For the 12-month period ending December 31, 2021, the airport had 12,000 aircraft operations, an average of 33 per day. It was composed entirely of general aviation. For the same time period, there were 30 aircraft based at the airport, all airplanes: 27 single-engine and 3 multi-engine.

===Security concerns===
Following the September 11 attacks in 2001, local concerns were raised that Custer Airport could be shut down by government intervention because of the airport's close proximity to a nuclear power plant. Custer Airport is located approximately 9.5 mi from the Enrico Fermi Nuclear Generating Station in neighboring Frenchtown Charter Township. It was proposed that airports within 10 mi of a nuclear power plant be shut down until tighter security policies and government mandates could be enacted by both the airports and nuclear power plants. Custer Airport was ultimately not affected and experienced no changes in security procedures or operations, because security was deemed more than adequate at the small airport.

== Airshow ==
The airport hosts an annual airshow called the Wings and Wheels. Vintage cars and aircraft from the Yankee Air Museum are displayed on the airport's property for visitors.

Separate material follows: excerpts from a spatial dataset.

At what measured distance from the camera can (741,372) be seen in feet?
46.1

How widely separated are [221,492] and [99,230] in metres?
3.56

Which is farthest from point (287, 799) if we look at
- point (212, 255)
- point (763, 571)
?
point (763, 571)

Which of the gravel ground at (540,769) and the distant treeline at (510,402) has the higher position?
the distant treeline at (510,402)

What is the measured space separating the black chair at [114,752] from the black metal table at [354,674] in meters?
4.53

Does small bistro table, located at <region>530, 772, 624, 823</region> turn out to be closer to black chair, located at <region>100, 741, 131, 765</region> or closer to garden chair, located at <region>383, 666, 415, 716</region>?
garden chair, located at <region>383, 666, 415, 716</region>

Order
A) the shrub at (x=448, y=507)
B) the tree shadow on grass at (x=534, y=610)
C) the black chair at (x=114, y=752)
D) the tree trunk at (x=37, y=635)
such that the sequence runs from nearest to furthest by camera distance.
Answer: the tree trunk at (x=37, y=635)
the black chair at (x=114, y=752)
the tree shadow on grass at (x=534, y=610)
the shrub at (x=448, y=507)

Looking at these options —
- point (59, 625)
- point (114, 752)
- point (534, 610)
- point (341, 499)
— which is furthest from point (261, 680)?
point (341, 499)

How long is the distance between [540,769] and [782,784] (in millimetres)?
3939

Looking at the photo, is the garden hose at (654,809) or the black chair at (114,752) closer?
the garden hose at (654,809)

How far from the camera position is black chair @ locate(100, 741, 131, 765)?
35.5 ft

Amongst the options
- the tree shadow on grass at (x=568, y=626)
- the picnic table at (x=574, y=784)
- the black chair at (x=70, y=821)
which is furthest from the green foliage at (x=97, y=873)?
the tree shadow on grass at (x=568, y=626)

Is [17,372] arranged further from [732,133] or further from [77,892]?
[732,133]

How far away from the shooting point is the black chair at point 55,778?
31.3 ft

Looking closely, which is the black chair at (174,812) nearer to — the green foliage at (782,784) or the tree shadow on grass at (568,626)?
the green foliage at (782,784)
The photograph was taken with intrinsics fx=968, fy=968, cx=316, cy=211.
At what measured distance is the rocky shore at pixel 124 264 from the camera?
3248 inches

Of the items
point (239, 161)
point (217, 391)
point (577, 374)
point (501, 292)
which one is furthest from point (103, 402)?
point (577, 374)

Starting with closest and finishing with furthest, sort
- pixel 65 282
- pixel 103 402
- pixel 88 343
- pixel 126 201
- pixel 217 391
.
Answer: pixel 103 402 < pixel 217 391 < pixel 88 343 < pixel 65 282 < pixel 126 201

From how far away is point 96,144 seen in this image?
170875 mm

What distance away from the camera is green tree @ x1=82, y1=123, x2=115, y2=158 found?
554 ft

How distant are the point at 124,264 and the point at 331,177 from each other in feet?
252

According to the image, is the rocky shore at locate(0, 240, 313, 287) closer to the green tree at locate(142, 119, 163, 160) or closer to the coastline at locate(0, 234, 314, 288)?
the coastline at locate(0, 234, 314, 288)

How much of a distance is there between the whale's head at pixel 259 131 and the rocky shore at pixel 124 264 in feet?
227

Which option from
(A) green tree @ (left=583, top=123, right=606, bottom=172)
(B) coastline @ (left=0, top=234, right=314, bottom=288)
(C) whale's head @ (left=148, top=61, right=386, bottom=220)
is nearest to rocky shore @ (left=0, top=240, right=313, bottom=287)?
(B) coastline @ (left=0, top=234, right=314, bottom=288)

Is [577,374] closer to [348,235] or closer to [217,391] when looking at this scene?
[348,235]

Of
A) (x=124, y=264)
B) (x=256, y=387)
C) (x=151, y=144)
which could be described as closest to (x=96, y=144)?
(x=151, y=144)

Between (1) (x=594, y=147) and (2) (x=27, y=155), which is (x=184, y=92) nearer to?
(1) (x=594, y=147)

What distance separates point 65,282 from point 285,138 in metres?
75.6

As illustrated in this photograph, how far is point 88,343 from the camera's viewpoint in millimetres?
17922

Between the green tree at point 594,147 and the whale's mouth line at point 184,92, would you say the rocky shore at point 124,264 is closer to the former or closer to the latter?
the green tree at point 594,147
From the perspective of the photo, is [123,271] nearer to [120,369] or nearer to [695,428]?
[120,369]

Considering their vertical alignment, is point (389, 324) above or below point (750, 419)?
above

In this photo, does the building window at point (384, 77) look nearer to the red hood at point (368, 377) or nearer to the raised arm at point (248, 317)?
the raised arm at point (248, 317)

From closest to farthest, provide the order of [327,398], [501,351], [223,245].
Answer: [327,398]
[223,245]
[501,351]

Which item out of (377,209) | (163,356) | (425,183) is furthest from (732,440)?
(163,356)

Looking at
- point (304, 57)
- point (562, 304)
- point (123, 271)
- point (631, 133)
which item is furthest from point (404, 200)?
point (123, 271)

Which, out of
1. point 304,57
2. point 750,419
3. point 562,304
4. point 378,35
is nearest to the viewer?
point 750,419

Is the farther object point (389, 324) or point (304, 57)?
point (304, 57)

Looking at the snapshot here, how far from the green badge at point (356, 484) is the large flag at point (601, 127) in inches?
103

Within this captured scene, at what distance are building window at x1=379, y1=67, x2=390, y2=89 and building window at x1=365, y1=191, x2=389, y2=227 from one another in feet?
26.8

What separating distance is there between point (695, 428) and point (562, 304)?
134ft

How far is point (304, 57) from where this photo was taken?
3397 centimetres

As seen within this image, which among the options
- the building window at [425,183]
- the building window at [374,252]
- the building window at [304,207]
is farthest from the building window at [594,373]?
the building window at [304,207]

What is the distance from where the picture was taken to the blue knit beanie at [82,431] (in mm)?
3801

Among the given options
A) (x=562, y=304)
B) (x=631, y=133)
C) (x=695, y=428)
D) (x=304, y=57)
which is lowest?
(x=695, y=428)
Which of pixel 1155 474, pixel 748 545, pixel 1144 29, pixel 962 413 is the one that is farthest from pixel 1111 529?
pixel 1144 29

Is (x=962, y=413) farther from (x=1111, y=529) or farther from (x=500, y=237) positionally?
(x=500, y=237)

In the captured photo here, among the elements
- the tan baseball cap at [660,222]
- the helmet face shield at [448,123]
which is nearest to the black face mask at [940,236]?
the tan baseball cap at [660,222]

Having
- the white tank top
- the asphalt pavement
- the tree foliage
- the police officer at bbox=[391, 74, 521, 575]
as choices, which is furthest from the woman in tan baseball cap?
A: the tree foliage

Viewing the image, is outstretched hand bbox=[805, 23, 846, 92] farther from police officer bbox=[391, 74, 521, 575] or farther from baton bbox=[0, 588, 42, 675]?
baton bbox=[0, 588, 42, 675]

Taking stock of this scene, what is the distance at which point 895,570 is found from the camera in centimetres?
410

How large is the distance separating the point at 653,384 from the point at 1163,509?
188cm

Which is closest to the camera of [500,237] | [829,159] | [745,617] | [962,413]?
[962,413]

==Accidents and incidents==
- On July 4, 2002, a Beech A23 Bonanza sustained substantial damage when the nose landing gear collapsed during landing on runway 03 at the Custer Airport. The pilot reported that he was practicing takeoffs and landings when, on the fourth landing, he flared too high and bounced. The airplane then went off the right side of the runway, where "the nosewheel dug into the terrain causing it to collapse and the airplane to go nose down."
- On March 29, 2011, a Piper Malibu airplane crashed in a soccer field in neighboring Munson Park. The airplane departed from Toledo Suburban Airport earlier that day and traveled about 300 mi southeast to Bedford County Airport in Pennsylvania. The airplane then departed back to Michigan to land at Custer Airport. However, as it approached the airport, it circled low to the ground and crashed in Munson Park, exploding upon impact and killed all three people on board. Subsequent investigations by the National Transportation Safety Board (NTSB) revealed no mechanical failures. Postmodern toxicology performed on the pilot showed the presence of hydrocodone and dihydrocodeine, and the NTSB concluded that the accident was caused by the pilot showing poor judgement by attempting a high-speed turnaround over the runway, subsequently failing to maintain clearance to the runway.
- On December 21, 2017, a Cessna 172 Skyhawk crashed during a touch-and-go landing at Custer. The flight instructor reported that the student pilot began to flare for touchdown when a wind gust yawed the airplane to the left. He added that the wind "dropped out," and the airplane landed hard with the nose low, which resulted in a nose landing gear collapse. The probable cause was found to be the student pilot’s improper yaw control during the landing flare and the flight instructor’s failure to take remedial action, which resulted in a hard landing.